Court Opinion

ID: 9802711
Source: CourtListenerOpinion
Date Created: 2023-08-31 14:47:05.622887+00
Date Added: 2024-06-11T10:01:43.236486
License: Public Domain

*574JAMES L. DENNIS, Circuit Judge,
concurring in the judgment:
Based on the evidence of intellectual disability that was presented to the jury in this case, I concur in the denial of a certifí-cate of appealability on the petitioner’s claim of ineligibility for the death penalty under Atkins v. Virginia, 536 U.S. 304, 122 S.Ct. 2242, 153 L.Ed.2d 335 (2002). However, with respect to the so-called “Briseno factors” that Texas applies to Atkins claims, see Ex parte Briseno, 135 S.W.3d 1, 8-9 (Tex.Crim.App.2004), which the majority says are “appropriate,” ante, at 572, I adhere to my views expressed in Chester v. Thaler, 666 F.3d 340 (5th Cir.2011) (Dennis, J., dissenting), namely, that such factors may, depending on how they are applied, run afoul of Atkins. But in this case, the Briseno factors are simply irrelevant because the jury, to which the petitioner’s Atkins claim was submitted and rejected, was not instructed as to the Bri-seno factors, and, thus, such factors did not and could not have affected the rejection of the Atkins claim.
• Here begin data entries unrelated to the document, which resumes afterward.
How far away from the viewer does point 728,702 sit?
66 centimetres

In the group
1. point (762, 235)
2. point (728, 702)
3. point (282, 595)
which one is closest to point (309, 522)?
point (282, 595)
See Williams v. State, 270 S.W.3d 112, 133-34 (Tex.Crim.App.2008) (jury instruction). And, in affirming the jury’s conclusion, the Texas Court of Criminal Appeals did not purport to apply the Briseno factors in any manner either. In short, this case provides no occasion for us to opine in the abstract on whether the Briseno factors are generally “appropriate,” and I do not join the majority’s advisory opinion to that effect.
As for the petitioner’s ineffective-assistance-of-counsel claims, I concur.